I am not to sure if I put this is in the right section, please forgive me if I have not. A friend of mine just adopted a female fancy mouse only to find out that she was pregnant. The mom just had her babies last Saturday. When would it be ok to start handling the babies? I have been told that mom is a bit skittish about having people just put fresh water and food in her enclosure right now. My friend wants to do what is best for mom and the babies. Thank you for your time and input.


----------



## love2read (Aug 30, 2011)

You can handle baby mice from day 1.


----------



## pro-petz (Nov 14, 2012)

Although it is possible to handle baby mice from day 1 in your friends case as the mom is skittish to any intrusion into her enclosure I would advise against it initially until the mom settles down as she may eat all her babies if they are disturbed.

Mom and your friend are just getting to know each other and a bond of trust needs to be established first.


----------



## Cordane (May 22, 2012)

pro-petz said:


> Although it is possible to handle baby mice from day 1 in your friends case as the mom is skittish to any intrusion into her enclosure I would advise against it initially until the mom settles down as she may eat all her babies if they are disturbed.
> 
> Mom and your friend are just getting to know each other and a bond of trust needs to be established first.


And what if the Mum is just a naturally skittish mouse? That could mean that you'd never end up handling the babies for fear that she may eat them.

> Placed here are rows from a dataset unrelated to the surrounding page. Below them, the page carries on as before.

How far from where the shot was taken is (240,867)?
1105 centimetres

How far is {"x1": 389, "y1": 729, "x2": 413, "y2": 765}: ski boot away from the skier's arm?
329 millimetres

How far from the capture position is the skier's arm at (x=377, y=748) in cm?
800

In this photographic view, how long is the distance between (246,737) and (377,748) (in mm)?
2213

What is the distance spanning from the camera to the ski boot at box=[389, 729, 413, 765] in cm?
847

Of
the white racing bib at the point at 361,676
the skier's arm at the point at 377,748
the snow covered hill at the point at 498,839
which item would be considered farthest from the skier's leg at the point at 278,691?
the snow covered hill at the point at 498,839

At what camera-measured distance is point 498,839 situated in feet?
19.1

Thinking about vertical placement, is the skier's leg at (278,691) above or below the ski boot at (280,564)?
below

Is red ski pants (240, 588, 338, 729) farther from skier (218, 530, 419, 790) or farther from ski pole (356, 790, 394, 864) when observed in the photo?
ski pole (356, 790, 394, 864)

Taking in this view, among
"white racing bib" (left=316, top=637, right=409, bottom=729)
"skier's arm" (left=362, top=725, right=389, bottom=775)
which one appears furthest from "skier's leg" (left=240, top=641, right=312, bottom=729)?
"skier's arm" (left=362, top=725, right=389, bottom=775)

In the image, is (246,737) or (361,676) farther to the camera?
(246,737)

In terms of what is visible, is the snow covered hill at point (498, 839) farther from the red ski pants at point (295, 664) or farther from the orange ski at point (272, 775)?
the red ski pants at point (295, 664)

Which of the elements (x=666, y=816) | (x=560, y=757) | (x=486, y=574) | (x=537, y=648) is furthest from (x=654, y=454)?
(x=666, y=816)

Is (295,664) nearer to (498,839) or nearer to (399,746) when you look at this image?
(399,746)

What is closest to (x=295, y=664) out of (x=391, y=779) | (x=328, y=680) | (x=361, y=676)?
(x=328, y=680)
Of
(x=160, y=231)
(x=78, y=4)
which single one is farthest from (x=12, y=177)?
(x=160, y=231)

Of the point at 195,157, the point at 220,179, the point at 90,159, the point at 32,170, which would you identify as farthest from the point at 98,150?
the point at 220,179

I say no later than day 3 for any mice I have here.


----------



## TrixYogurt (iM) (Oct 28, 2012)

If the mother hasn't culled or eaten her litter by day 3, even if she's skittish, you need to handle them then. It's more than likely she won't cull them if she hasn't by now.

Waiting and not handling the babies will result in them being just as skittish as mom.


----------



## DaisyTailsMousery (Nov 8, 2012)

I would just take mom out when handling the babies and rub your hands in soiled bedding first. That way she doesn't see you handling them and they don't smell too much like you. But I would have handled them from day 1 or 2.


----------



## Skye_29 (Jan 7, 2013)

I handled my lot from day 3. Though, I came back from holiday on what I think was day 3.. not entirely sure


----------



## onionpencil (Jan 6, 2013)

i've always handled from day one. even with the skittish mouse i'd try by day 3. she has to get used to it and so do the babies. good luck!


----------